Under the deal, banks with more than €30 billion ($39 billion) in assets supervised or those that represent a significant proportion of their national economies will be placed under the oversight of the European Central Bank.

The deal gives the ECB broad powers, including the ability to grant and withdraw banking licenses, investigate institutions, and financially sanction banks that don't follow the rules.

"It's real progress that opens up interesting possibilities," said French Finance Minister Pierre Moscovici, without giving a specific date for when the first banks could seek direct aid.

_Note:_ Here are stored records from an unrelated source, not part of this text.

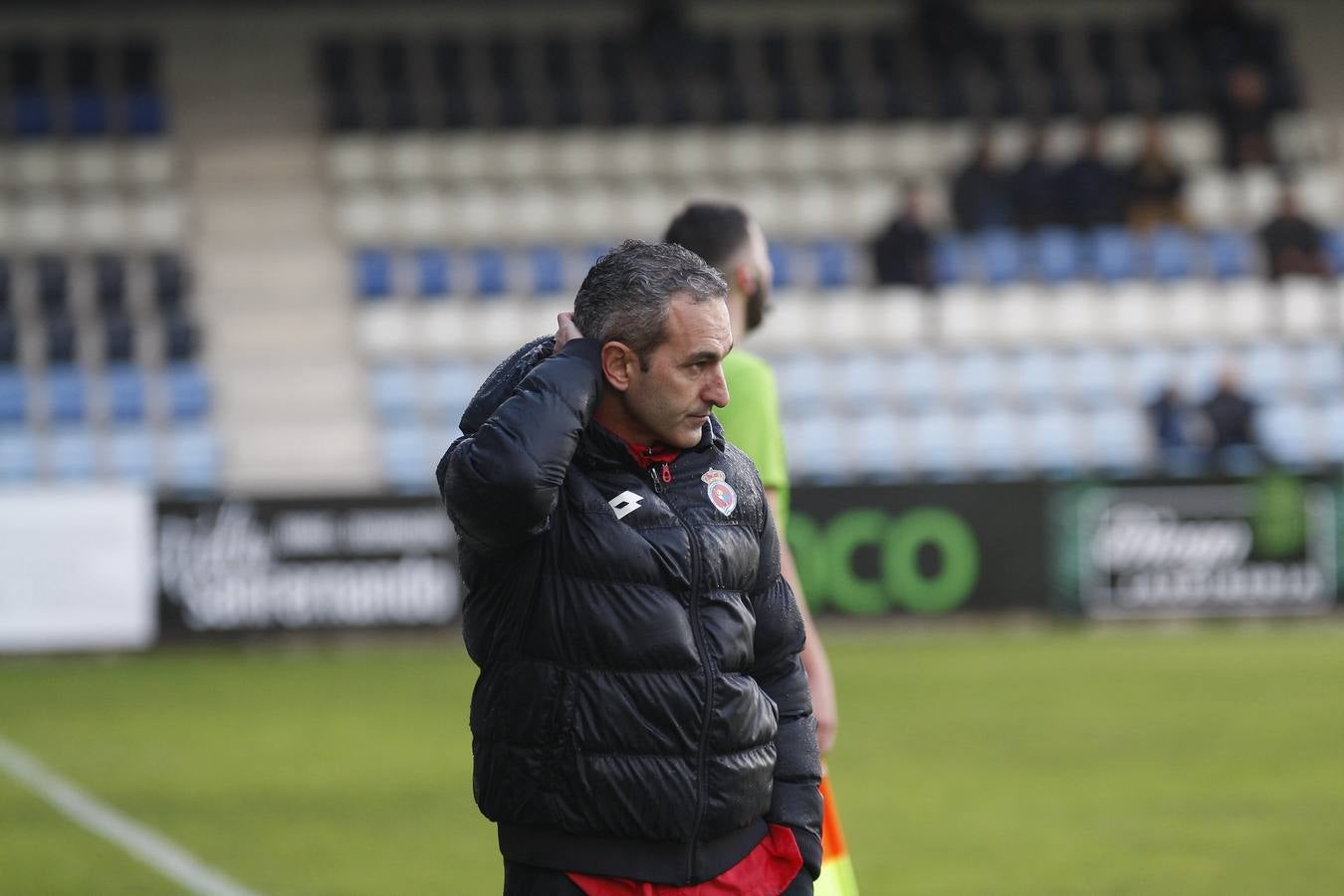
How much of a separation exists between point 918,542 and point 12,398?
9070mm

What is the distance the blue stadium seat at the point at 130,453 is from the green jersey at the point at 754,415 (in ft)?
53.9

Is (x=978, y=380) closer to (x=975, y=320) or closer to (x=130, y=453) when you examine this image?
(x=975, y=320)

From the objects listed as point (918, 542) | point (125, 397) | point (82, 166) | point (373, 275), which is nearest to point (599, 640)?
point (918, 542)

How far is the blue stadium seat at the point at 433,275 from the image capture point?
22.2 m

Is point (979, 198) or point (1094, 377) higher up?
point (979, 198)

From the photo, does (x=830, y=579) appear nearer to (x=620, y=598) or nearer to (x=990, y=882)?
(x=990, y=882)

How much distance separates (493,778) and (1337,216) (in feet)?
71.3

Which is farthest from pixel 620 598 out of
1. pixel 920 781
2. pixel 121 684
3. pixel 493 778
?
pixel 121 684

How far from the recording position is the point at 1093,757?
10.7 metres

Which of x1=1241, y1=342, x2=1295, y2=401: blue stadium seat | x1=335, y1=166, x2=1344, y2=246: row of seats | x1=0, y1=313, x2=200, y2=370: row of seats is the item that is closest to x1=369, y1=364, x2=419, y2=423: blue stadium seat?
x1=0, y1=313, x2=200, y2=370: row of seats

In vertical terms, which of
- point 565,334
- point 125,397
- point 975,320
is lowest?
point 125,397

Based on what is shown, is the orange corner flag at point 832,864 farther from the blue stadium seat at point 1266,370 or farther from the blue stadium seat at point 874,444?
the blue stadium seat at point 1266,370

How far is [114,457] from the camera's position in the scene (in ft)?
66.6

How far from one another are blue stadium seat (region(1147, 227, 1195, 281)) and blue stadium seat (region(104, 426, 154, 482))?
1057cm
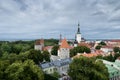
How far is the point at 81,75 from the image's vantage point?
2541 cm

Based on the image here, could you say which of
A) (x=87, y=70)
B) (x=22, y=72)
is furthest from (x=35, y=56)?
(x=22, y=72)

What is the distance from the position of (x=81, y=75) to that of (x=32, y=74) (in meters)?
6.43

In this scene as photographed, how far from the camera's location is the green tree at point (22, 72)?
21547 mm

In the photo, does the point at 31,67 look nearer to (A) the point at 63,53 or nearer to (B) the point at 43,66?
(B) the point at 43,66

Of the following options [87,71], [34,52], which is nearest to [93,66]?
[87,71]

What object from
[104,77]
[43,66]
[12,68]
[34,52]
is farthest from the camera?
[34,52]

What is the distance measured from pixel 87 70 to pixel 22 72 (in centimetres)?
838

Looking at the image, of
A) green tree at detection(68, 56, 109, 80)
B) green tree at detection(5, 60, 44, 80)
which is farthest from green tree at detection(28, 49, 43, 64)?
green tree at detection(5, 60, 44, 80)

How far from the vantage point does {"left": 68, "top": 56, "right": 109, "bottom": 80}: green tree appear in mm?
25141

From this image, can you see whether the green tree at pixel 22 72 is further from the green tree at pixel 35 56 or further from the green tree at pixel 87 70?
the green tree at pixel 35 56

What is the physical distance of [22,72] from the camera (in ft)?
73.2

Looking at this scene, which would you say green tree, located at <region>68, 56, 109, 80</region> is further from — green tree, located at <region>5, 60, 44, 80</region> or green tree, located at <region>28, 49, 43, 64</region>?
green tree, located at <region>28, 49, 43, 64</region>

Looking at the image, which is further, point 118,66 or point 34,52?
point 34,52

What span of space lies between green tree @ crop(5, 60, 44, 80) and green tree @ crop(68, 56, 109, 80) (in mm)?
4802
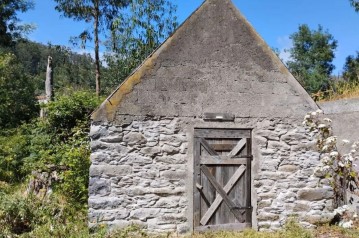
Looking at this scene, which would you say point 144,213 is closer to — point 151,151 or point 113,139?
point 151,151

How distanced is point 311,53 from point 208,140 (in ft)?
71.4

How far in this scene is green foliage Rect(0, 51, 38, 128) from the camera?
15016mm

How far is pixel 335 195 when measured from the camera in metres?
7.24

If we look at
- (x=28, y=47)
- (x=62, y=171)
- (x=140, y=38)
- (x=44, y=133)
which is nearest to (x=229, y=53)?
(x=62, y=171)

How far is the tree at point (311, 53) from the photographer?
81.6ft

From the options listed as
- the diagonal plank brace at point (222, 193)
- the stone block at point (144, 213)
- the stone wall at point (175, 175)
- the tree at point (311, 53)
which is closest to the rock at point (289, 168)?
the stone wall at point (175, 175)

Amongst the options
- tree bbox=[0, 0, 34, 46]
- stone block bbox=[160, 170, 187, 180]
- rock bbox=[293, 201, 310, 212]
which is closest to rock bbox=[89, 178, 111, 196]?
stone block bbox=[160, 170, 187, 180]

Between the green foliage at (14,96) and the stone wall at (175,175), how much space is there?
10.2m

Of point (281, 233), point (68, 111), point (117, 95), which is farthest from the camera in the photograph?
point (68, 111)

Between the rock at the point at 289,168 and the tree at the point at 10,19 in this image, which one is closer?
the rock at the point at 289,168

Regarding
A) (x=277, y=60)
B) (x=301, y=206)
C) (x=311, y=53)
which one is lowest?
(x=301, y=206)

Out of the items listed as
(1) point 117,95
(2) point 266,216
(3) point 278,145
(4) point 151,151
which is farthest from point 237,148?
(1) point 117,95

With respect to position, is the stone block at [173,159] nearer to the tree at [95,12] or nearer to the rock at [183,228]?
the rock at [183,228]

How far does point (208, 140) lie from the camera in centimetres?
672
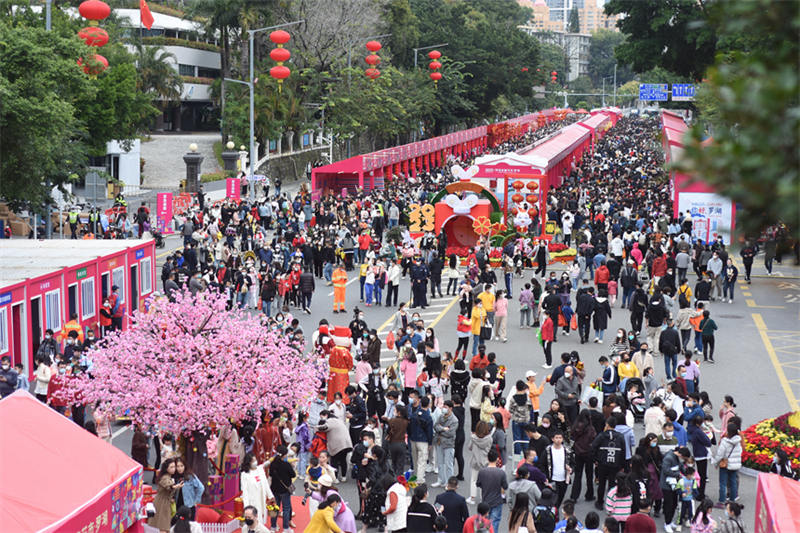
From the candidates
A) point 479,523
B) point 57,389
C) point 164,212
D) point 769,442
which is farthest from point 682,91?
point 479,523

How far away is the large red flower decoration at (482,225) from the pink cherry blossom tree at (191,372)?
66.6ft

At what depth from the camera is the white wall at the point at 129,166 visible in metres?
53.1

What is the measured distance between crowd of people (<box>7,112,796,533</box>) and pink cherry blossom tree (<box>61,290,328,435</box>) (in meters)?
0.65

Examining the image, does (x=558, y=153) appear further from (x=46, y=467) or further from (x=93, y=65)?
(x=46, y=467)

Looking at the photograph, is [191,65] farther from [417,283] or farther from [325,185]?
[417,283]

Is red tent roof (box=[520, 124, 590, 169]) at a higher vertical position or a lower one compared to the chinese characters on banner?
higher

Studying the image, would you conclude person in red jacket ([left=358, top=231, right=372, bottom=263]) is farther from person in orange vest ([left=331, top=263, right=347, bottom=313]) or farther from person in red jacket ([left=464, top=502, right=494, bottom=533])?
person in red jacket ([left=464, top=502, right=494, bottom=533])

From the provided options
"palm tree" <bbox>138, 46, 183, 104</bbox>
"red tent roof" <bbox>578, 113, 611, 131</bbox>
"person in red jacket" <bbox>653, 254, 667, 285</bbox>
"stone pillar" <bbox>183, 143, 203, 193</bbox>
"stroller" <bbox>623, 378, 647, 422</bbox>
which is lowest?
"stroller" <bbox>623, 378, 647, 422</bbox>

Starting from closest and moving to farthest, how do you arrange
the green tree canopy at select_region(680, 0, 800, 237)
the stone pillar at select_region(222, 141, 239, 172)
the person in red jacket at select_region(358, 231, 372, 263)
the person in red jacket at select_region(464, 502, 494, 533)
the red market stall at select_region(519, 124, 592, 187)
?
the green tree canopy at select_region(680, 0, 800, 237) → the person in red jacket at select_region(464, 502, 494, 533) → the person in red jacket at select_region(358, 231, 372, 263) → the red market stall at select_region(519, 124, 592, 187) → the stone pillar at select_region(222, 141, 239, 172)

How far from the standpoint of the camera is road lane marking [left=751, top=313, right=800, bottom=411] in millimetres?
19531

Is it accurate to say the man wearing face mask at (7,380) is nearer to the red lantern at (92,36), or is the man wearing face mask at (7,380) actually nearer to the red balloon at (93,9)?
the red balloon at (93,9)

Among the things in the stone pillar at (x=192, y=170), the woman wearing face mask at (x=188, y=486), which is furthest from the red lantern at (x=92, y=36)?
the woman wearing face mask at (x=188, y=486)

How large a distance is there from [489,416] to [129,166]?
42900 mm

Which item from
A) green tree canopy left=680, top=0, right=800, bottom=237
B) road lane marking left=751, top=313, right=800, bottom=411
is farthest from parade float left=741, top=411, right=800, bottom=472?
green tree canopy left=680, top=0, right=800, bottom=237
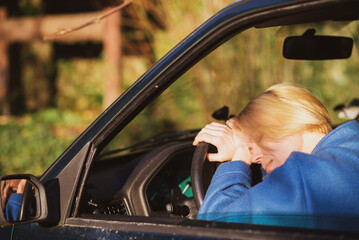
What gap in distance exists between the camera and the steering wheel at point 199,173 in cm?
194

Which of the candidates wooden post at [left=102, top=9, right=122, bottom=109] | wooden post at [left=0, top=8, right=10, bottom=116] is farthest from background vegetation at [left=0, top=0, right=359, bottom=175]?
wooden post at [left=102, top=9, right=122, bottom=109]

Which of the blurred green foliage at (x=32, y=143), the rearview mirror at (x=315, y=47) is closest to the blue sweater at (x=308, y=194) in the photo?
the rearview mirror at (x=315, y=47)

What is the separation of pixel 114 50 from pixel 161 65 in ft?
23.1

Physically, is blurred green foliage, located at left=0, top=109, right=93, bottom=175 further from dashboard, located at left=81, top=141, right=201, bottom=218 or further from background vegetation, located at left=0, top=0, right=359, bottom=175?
dashboard, located at left=81, top=141, right=201, bottom=218

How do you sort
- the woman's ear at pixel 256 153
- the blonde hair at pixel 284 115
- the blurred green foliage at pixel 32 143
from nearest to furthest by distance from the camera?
the blonde hair at pixel 284 115 < the woman's ear at pixel 256 153 < the blurred green foliage at pixel 32 143

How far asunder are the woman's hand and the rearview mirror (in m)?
0.80

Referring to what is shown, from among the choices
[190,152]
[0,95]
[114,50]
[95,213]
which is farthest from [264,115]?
[0,95]

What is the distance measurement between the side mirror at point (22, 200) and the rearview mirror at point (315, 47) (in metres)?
1.46

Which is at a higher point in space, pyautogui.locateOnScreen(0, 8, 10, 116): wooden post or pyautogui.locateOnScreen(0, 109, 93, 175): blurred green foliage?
pyautogui.locateOnScreen(0, 8, 10, 116): wooden post

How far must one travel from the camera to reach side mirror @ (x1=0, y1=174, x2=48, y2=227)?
5.62 feet

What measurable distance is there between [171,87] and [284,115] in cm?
180

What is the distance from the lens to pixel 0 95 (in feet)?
33.0

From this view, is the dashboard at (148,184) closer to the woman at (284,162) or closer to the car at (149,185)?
the car at (149,185)

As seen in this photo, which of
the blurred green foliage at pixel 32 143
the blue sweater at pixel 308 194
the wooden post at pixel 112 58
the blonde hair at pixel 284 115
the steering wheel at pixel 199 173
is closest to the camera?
the blue sweater at pixel 308 194
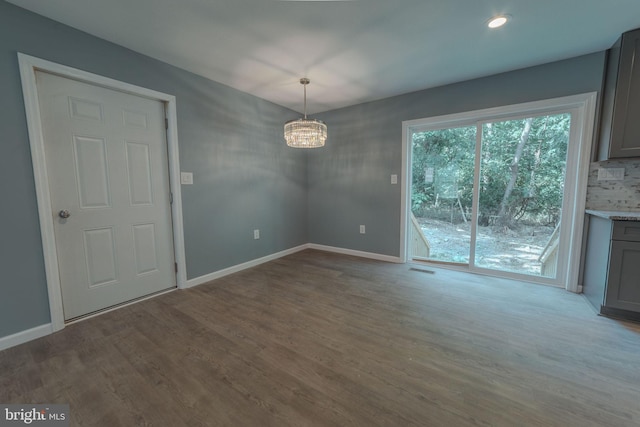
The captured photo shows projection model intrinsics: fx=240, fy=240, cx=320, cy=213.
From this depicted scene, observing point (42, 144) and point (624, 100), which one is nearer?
point (42, 144)

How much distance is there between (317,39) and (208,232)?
2.37 metres

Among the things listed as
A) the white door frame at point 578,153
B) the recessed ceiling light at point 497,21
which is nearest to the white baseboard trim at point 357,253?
the white door frame at point 578,153

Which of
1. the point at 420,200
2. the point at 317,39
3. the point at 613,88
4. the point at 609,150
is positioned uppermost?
the point at 317,39

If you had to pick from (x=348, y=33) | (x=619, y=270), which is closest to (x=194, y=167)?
(x=348, y=33)

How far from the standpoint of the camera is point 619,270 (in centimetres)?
199

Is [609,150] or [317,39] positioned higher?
[317,39]

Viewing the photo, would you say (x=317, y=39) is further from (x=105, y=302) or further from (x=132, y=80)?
(x=105, y=302)

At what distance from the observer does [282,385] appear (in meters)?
1.40

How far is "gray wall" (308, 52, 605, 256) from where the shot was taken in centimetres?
251

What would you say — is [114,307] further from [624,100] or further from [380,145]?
[624,100]

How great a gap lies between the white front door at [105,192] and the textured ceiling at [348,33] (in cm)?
60

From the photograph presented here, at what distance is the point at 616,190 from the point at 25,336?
5230mm

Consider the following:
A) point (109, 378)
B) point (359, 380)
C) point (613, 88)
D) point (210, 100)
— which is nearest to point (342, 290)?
point (359, 380)

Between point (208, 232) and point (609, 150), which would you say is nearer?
point (609, 150)
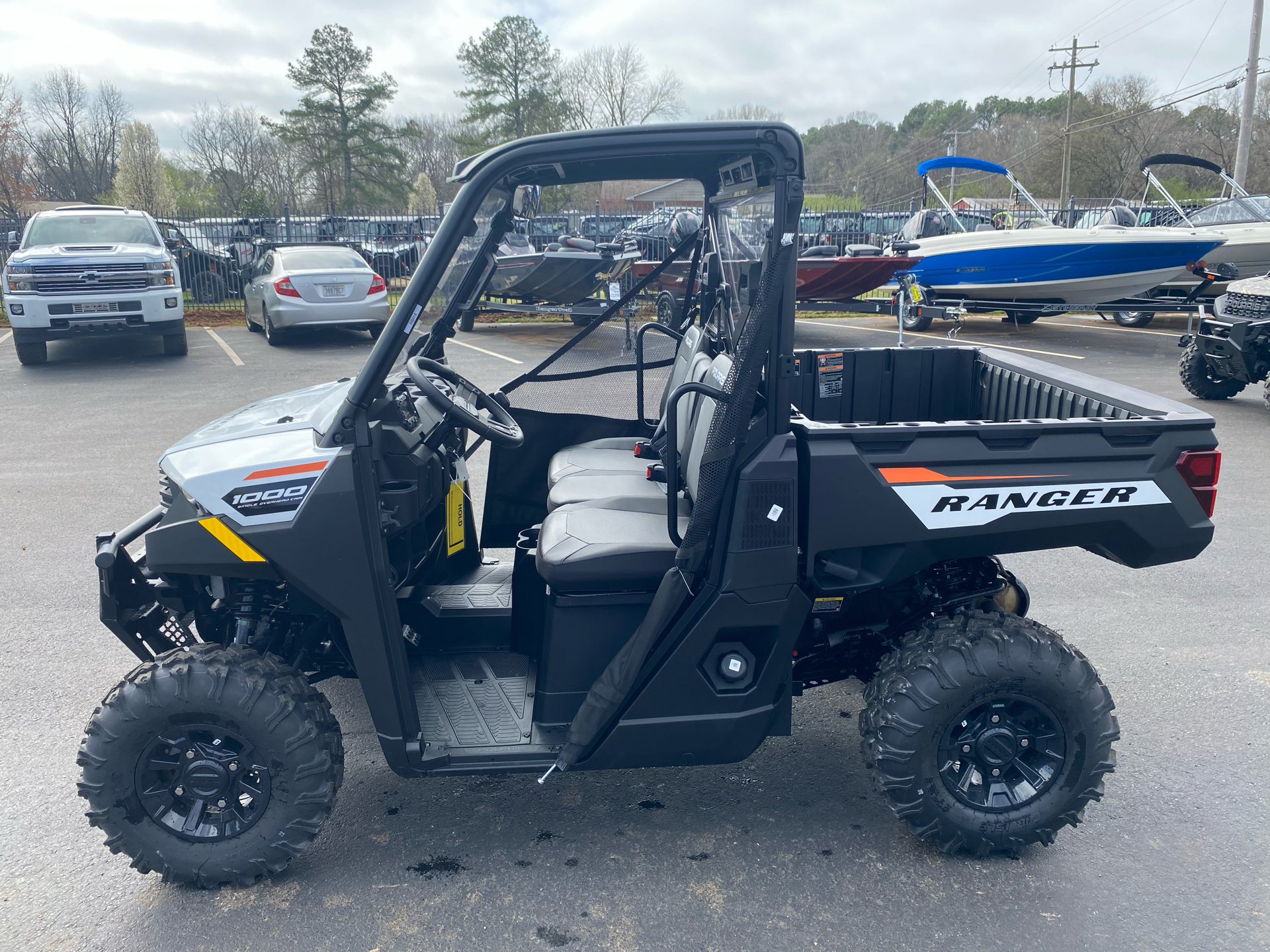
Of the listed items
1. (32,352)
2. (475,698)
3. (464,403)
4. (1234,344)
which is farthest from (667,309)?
(32,352)

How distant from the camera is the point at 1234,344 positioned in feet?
26.8

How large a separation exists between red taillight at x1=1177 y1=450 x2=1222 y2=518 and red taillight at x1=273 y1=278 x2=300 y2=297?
41.1 feet

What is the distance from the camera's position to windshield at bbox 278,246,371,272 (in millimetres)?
13539

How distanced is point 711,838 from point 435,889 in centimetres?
83

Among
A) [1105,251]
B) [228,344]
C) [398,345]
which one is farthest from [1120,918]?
[228,344]

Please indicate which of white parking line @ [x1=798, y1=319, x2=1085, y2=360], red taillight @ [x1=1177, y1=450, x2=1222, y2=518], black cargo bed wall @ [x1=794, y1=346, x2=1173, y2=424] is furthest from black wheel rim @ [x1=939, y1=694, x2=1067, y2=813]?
white parking line @ [x1=798, y1=319, x2=1085, y2=360]

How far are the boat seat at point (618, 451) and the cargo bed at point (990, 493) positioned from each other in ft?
3.26

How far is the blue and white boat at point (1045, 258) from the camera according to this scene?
41.9 feet

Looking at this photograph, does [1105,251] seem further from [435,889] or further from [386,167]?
[386,167]

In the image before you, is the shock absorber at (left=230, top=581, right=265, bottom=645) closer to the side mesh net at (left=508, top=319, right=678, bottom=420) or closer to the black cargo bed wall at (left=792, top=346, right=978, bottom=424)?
the side mesh net at (left=508, top=319, right=678, bottom=420)

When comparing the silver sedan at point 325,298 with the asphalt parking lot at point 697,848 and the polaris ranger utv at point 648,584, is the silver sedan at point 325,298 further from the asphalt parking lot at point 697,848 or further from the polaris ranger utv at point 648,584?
the polaris ranger utv at point 648,584

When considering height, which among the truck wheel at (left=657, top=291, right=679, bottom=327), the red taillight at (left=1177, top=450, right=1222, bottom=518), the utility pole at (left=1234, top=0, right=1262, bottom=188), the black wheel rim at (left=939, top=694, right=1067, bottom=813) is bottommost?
the black wheel rim at (left=939, top=694, right=1067, bottom=813)

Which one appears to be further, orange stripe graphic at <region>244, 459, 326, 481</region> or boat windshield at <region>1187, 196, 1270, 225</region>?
boat windshield at <region>1187, 196, 1270, 225</region>

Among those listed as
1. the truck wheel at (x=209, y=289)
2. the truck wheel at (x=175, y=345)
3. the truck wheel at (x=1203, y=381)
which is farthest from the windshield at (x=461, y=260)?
the truck wheel at (x=209, y=289)
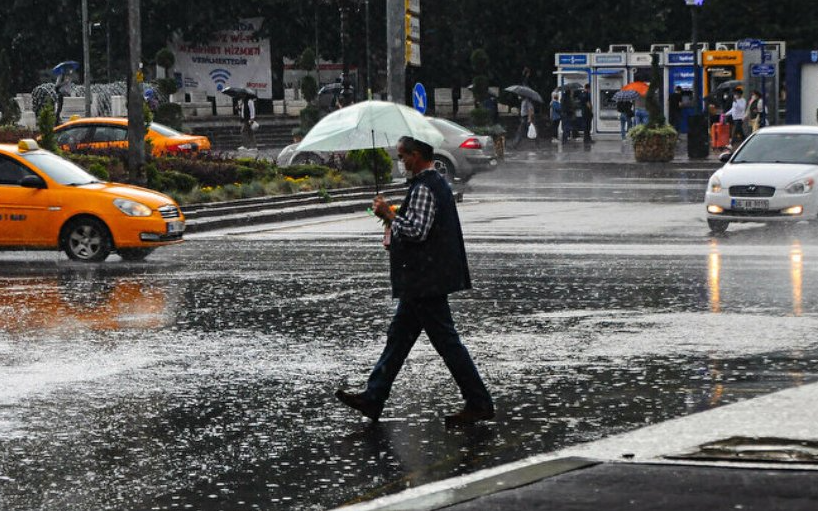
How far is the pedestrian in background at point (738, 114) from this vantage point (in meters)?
43.9

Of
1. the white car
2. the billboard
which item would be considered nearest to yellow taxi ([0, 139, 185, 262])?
the white car

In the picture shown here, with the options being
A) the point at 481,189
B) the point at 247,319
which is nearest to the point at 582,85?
the point at 481,189

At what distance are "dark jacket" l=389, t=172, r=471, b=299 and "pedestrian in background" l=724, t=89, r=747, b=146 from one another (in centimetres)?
3569

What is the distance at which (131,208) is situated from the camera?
19875 mm

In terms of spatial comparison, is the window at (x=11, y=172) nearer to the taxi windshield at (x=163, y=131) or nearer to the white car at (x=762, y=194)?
the white car at (x=762, y=194)

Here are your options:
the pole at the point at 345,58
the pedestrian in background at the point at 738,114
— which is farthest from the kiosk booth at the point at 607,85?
the pole at the point at 345,58

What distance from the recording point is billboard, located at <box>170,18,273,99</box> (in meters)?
68.9

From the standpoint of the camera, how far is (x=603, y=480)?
7.44 meters

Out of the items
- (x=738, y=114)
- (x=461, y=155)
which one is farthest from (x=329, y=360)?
(x=738, y=114)

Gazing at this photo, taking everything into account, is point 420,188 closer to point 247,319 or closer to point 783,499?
point 783,499

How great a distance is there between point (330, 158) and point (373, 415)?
2512cm

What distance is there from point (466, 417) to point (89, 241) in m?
11.5

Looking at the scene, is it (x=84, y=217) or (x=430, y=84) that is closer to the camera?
(x=84, y=217)

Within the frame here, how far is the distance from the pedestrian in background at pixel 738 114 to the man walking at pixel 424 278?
35.6m
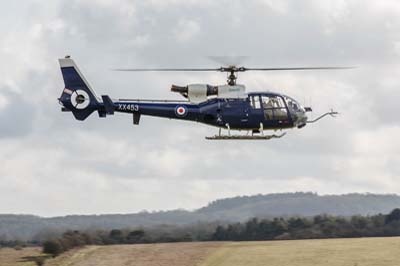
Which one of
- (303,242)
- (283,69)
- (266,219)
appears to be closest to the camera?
(283,69)

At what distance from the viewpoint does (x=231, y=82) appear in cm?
5941

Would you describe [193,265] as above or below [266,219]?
below

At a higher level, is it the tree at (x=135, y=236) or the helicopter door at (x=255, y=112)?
the helicopter door at (x=255, y=112)

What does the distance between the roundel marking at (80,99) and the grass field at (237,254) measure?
2161cm

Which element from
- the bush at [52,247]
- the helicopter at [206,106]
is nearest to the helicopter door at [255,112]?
the helicopter at [206,106]

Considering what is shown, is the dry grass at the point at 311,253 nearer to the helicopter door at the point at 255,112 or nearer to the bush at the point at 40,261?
the bush at the point at 40,261

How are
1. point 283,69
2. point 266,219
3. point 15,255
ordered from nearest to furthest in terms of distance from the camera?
point 283,69
point 15,255
point 266,219

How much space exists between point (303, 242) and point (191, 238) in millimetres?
16823

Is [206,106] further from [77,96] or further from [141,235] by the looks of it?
[141,235]

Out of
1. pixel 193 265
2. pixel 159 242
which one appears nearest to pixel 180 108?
pixel 193 265

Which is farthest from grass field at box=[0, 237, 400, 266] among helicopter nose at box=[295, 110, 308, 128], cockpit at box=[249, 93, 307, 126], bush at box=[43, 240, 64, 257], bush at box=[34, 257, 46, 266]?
cockpit at box=[249, 93, 307, 126]

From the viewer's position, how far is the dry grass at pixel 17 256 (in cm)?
7906

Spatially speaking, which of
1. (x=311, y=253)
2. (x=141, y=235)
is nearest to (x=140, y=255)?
(x=311, y=253)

Concerns ranged from which banks would be covered to how the ECB would manage to insulate its monetary responsibilities from the new powers to how the deal would affect EU countries that chose not to submit their banks to the ECB's oversight.

Countries that don't use the euro worried their voices in the body that creates banking regulation — the European Banking Authority — would be drowned out by the new euro-machine, particularly since countries with other currencies can opt into the supervision.

The EBA sets all of the rules that govern EU banking, and Britain, in particular — a non-euro country with Europe's largest banking sector — was nervous that the new supervision would mean all the banks under the ECB would vote together at the EBA, effectively steamrolling everyone else.

Ministers reached a compromise that ensures that measures can't pass in the EBA without at least some support from countries outside of the ECB's supervision.